O impedimento, denunciado, no fim-de-semana, no congresso da Associação Nacional de Freguesias (Anafre) pela presidente da União de Freguesias de Monte Redondo e Carreira, Céline Gaspar, foi imposto no actual mandato autárquico, com base num parecer da Direcção-Geral das Autarquias Locais (DGAL), que, ao que o JORNAL DE LEIRIA apurou, apenas está a ser seguido em Leiria.
“Será caso único no País”, admite Jorge Amador, vice-presidente da Anafre e presidente da junta de Serra d’el Rei, em Peniche.
O entendimento da DGAL é que, ao votar a atribuição de um apoio à sua própria freguesia ou um contrato inter-administritivo, o autarca encontra-se “em conflito ou potencial conflito de interesses, na medida em que representa simultaneamente o órgão que beneficia do subsídio”.
“Quando na assembleia municipal se decida em relação à sua freguesia o presidente da junta deve considerar-se impedido enquanto membro da assembleia municipal”, lê-se no parecer da DGAL.
O caso já tinha sido abordado na sessão da AM de Leiria de 18 de Dezembro, com Paulo Pedro, da bancada do PS, a considerar que se trata de uma situação “absurda”, que configura “uma injustiça muito grande”.
“Em limite, estamos perante um abuso de poder”, por incumprimento da Constituição”, afirma Jorge Amador, frisando que a Lei Fundamental “é clara” ao reconhecer que os presidentes de junta são membros constituintes” da assembleia municipal.
“Não se lhes pode impor qualquer limitação de participação, a não ser que se altere a Constituição”, alega o vice-presidente da Anafre, advertindo que, com tal parecer, a DGAL põe em causa os contratos de transferência de recursos para as juntas, que representam “milhões de euros” e que foram votados pelos representantes das freguesias nas respectivas AM.
“Na assembleia municipal represento os interesses da freguesia”, defende Céline Gaspar, que lamenta “não poder sequer participar na discussão do ponto ou prestar um esclarecimento que pode ser decisivo para o sentido de voto”. “Já houve presidentes de junta que intervieram, mas que foram advertidos de que essa participação pode trazer problemas com a deliberação”, conta a autarca socialista.
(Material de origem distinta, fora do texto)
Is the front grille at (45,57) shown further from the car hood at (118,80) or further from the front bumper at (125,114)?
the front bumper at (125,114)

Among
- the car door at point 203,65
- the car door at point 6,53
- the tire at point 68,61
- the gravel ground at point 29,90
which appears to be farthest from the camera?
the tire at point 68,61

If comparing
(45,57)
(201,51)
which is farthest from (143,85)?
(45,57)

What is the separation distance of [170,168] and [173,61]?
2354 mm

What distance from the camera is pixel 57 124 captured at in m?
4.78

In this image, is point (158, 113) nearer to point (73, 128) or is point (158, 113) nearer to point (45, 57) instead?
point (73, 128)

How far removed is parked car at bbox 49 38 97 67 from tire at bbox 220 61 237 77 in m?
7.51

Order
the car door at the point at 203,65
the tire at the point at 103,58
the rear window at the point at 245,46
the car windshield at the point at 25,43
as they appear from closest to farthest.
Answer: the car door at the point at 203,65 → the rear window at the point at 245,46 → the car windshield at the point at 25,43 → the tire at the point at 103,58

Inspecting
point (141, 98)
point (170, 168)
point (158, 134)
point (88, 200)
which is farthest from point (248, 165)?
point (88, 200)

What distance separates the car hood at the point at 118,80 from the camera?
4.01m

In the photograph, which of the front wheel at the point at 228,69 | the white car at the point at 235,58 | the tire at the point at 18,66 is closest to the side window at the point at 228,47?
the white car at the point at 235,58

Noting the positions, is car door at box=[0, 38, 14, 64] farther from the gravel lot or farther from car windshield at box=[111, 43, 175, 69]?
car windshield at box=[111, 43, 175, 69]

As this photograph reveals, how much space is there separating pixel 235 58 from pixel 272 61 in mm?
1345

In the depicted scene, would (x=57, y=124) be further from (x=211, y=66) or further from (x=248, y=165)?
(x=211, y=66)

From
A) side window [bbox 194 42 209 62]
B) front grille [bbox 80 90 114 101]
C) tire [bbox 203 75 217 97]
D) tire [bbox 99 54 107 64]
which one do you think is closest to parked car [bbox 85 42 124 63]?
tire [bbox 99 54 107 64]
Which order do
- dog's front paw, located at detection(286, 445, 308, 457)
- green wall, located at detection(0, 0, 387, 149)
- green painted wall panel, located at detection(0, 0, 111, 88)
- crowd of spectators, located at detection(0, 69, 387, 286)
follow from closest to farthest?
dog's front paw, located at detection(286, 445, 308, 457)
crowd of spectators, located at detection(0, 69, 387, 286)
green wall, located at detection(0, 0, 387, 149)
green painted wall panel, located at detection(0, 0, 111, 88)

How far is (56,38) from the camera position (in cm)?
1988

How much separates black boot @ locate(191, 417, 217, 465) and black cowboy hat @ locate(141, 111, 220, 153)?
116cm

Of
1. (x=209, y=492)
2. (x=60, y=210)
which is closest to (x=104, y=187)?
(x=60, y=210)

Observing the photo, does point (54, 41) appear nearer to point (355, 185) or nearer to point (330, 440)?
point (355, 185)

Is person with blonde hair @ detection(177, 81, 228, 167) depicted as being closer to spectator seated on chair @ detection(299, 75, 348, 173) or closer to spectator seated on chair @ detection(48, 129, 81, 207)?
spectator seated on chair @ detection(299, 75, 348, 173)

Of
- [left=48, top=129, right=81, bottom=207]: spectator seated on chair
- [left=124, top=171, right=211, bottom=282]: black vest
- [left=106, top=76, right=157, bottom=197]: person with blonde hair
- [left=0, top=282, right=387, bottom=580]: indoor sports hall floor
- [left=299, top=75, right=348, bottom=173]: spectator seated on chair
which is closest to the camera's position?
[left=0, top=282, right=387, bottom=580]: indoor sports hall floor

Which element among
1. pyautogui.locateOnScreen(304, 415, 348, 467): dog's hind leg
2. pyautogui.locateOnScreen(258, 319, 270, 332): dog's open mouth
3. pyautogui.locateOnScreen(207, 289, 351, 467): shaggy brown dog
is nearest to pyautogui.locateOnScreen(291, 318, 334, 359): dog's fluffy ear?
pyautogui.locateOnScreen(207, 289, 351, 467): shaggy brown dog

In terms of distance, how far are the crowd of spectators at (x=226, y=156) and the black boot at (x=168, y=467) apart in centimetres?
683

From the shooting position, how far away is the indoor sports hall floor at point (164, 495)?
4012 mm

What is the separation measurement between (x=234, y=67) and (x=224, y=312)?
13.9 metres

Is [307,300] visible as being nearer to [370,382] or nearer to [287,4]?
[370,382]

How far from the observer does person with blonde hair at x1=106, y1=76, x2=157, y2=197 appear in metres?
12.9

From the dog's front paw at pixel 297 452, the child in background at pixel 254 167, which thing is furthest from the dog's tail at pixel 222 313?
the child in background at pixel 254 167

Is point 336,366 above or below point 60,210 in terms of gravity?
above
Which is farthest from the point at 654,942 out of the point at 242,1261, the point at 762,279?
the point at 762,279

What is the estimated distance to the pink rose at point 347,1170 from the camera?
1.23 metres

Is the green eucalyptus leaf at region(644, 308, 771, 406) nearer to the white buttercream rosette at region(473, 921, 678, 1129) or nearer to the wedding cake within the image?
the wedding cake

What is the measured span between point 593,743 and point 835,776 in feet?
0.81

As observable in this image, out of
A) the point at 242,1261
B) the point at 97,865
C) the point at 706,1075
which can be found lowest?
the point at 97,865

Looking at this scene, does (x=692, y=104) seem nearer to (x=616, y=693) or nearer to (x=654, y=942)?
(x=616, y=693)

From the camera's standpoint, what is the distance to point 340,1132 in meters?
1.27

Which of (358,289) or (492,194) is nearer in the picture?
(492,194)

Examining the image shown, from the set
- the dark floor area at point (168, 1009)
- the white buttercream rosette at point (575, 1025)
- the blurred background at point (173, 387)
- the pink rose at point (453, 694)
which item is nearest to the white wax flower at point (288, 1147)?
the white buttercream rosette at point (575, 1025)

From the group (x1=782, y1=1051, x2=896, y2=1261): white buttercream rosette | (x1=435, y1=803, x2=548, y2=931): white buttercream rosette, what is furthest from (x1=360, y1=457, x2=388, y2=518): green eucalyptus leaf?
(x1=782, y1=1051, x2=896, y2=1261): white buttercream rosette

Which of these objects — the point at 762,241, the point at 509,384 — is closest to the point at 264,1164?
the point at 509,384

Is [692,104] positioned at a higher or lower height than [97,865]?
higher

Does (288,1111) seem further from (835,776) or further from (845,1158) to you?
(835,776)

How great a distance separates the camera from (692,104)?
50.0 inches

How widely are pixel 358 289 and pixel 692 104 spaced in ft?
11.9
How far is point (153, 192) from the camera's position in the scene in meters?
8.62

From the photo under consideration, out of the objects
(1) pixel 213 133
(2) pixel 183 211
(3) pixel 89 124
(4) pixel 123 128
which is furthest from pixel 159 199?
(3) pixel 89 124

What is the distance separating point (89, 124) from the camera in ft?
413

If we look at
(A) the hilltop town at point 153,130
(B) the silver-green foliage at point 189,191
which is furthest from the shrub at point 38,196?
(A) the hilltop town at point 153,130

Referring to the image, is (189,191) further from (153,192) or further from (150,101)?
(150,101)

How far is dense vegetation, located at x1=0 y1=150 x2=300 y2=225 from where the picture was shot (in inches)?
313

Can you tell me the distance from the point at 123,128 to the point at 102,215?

António Sales, presidente da AM de Leiria, defende-se, alegando que “a mesa da assembleia é alheia ao processo”. “Há um parecer da DGAL, homologado pela tutela, o que o torna vinculativo”, justifica, assegurando que os presidentes de juntas “nunca foram impedidos” de intervir nos pontos em causa, mas que, quando o fazem, “são alertados para consequências que podem decorrer de tal pronúncia”.
Confrontado com o facto de apenas Leiria fazer esta interpretação do parecer da DGAL, António Sales é peremptório: “Seremos os únicos a cumprir a Lei”.
A Associação Nacional de Assembleias Municipais (ANAM) também já se pronunciou sobre o assunto, assumindo uma posição contrária à da DGAL. “O interesse, no caso de atribuição de subsídios e / ou contratos inter-administrativos, da junta de freguesia, representada pelo seu presidente, não é, nem nunca pode ser qualificado, como sendo um interesse pessoal. (….) O interesse é dos cidadãos”, defende a ANAM.